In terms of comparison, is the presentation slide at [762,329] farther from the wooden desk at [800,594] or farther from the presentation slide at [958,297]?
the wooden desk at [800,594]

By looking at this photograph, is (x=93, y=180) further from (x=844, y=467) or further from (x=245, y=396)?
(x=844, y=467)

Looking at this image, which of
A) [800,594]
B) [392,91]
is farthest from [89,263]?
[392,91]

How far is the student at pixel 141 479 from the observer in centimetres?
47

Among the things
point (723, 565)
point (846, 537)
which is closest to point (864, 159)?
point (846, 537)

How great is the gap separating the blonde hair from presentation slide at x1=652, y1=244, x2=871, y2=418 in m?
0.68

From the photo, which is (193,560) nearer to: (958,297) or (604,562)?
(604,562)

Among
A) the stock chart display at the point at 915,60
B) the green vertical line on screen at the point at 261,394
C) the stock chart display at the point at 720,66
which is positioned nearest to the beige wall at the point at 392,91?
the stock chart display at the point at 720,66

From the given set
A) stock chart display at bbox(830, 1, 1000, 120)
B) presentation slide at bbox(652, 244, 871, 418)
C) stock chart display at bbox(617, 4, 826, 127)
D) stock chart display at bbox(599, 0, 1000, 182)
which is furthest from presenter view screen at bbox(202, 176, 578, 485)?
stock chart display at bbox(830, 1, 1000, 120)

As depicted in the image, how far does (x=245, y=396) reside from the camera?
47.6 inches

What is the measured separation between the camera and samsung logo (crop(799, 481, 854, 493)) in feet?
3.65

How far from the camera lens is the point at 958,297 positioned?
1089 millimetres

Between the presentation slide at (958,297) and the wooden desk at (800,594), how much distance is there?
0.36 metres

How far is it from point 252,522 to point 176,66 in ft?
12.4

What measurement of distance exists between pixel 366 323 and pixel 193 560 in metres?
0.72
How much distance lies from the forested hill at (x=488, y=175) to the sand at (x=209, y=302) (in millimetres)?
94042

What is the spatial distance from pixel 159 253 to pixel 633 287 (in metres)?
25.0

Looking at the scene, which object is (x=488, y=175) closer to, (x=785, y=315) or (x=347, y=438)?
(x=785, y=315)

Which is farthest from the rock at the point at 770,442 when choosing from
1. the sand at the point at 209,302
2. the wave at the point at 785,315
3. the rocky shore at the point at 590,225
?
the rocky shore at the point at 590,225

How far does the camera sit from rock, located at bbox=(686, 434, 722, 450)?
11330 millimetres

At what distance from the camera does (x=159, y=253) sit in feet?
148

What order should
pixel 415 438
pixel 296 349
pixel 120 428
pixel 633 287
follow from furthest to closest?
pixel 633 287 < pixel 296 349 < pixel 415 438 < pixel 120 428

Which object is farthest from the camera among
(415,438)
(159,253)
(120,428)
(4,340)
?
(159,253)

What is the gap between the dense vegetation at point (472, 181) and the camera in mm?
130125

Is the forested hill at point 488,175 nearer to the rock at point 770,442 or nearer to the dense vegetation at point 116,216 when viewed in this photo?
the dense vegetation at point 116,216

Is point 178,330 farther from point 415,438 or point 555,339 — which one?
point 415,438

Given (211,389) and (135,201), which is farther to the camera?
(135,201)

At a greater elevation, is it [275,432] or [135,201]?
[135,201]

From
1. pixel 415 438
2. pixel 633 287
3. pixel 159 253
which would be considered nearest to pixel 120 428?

What to produce -
Rewrite all the rows above as a Markdown table with the columns Index and Text. Give each non-blank line its own table row, with its number under Index, and leave out blank lines.

Exercise response -
| Index | Text |
|---|---|
| 1 | In terms of comparison, is the presentation slide at [762,329] farther from the wooden desk at [800,594] or farther from the presentation slide at [958,297]? |
| 2 | the wooden desk at [800,594] |
| 3 | By looking at this photograph, is (x=93, y=180) further from (x=844, y=467) or further from (x=245, y=396)? |
| 4 | (x=844, y=467) |
| 5 | Looking at this image, which of |
| 6 | A) [800,594] |
| 7 | B) [392,91] |
| 8 | is farthest from [89,263]? |
| 9 | [392,91] |
| 10 | How far is the student at pixel 141 479 from the observer in centimetres? |
| 11 | 47 |
| 12 | Among the things |
| 13 | point (723, 565) |
| 14 | point (846, 537) |
| 15 | which is closest to point (864, 159)? |
| 16 | point (846, 537) |
| 17 | How great is the gap separating the blonde hair from presentation slide at x1=652, y1=244, x2=871, y2=418 in m? |
| 18 | 0.68 |
| 19 | From the photo, which is (193,560) nearer to: (958,297) or (604,562)? |
| 20 | (604,562) |
| 21 | Among |
| 22 | A) the stock chart display at the point at 915,60 |
| 23 | B) the green vertical line on screen at the point at 261,394 |
| 24 | C) the stock chart display at the point at 720,66 |
| 25 | which is positioned nearest to the beige wall at the point at 392,91? |
| 26 | the stock chart display at the point at 720,66 |
| 27 | From the given set |
| 28 | A) stock chart display at bbox(830, 1, 1000, 120) |
| 29 | B) presentation slide at bbox(652, 244, 871, 418) |
| 30 | C) stock chart display at bbox(617, 4, 826, 127) |
| 31 | D) stock chart display at bbox(599, 0, 1000, 182) |
| 32 | which is furthest from presenter view screen at bbox(202, 176, 578, 485)? |
| 33 | stock chart display at bbox(830, 1, 1000, 120) |
| 34 | As depicted in the image, how far does (x=245, y=396) reside from the camera? |
| 35 | 47.6 inches |
| 36 | What is the measured separation between the camera and samsung logo (crop(799, 481, 854, 493)) in feet? |
| 37 | 3.65 |
| 38 | How far from the camera lens is the point at 958,297 positioned? |
| 39 | 1089 millimetres |
| 40 | Between the presentation slide at (958,297) and the wooden desk at (800,594), how much distance is there? |
| 41 | 0.36 metres |
| 42 | How far is it from point 252,522 to point 176,66 in ft? |
| 43 | 12.4 |
| 44 | What measurement of distance exists between pixel 366 323 and pixel 193 560 in metres? |
| 45 | 0.72 |
| 46 | How much distance lies from the forested hill at (x=488, y=175) to the sand at (x=209, y=302) (in millimetres)? |
| 47 | 94042 |
| 48 | What is the spatial distance from pixel 159 253 to pixel 633 287 (in metres)? |
| 49 | 25.0 |
| 50 | Looking at the scene, which object is (x=488, y=175) closer to, (x=785, y=315) or (x=347, y=438)? |
| 51 | (x=785, y=315) |
| 52 | Which is farthest from the rock at the point at 770,442 when choosing from |
| 53 | 1. the sand at the point at 209,302 |
| 54 | 2. the wave at the point at 785,315 |
| 55 | 3. the rocky shore at the point at 590,225 |
| 56 | ? |
| 57 | the rocky shore at the point at 590,225 |
| 58 | How far does the camera sit from rock, located at bbox=(686, 434, 722, 450)? |
| 59 | 11330 millimetres |
| 60 | At what distance from the camera does (x=159, y=253) sit in feet? |
| 61 | 148 |
| 62 | What order should |
| 63 | pixel 415 438 |
| 64 | pixel 296 349 |
| 65 | pixel 120 428 |
| 66 | pixel 633 287 |
| 67 | follow from furthest to closest? |
| 68 | pixel 633 287 < pixel 296 349 < pixel 415 438 < pixel 120 428 |
| 69 | Which object is farthest from the camera among |
| 70 | (415,438) |
| 71 | (159,253) |
| 72 | (120,428) |
| 73 | (4,340) |
| 74 | ? |
| 75 | (159,253) |
| 76 | What is the gap between the dense vegetation at point (472, 181) and the camera in mm? |
| 77 | 130125 |
| 78 | Is the forested hill at point 488,175 nearer to the rock at point 770,442 or nearer to the dense vegetation at point 116,216 when viewed in this photo? |
| 79 | the dense vegetation at point 116,216 |
| 80 | Is point 178,330 farther from point 415,438 or point 555,339 — which one? |
| 81 | point 415,438 |
| 82 | Given (211,389) and (135,201), which is farther to the camera? |
| 83 | (135,201) |
| 84 | At a greater elevation, is it [275,432] or [135,201]? |
| 85 | [135,201] |
| 86 | From |
| 87 | 1. pixel 415 438 |
| 88 | 2. pixel 633 287 |
| 89 | 3. pixel 159 253 |
| 90 | which would be considered nearest to pixel 120 428? |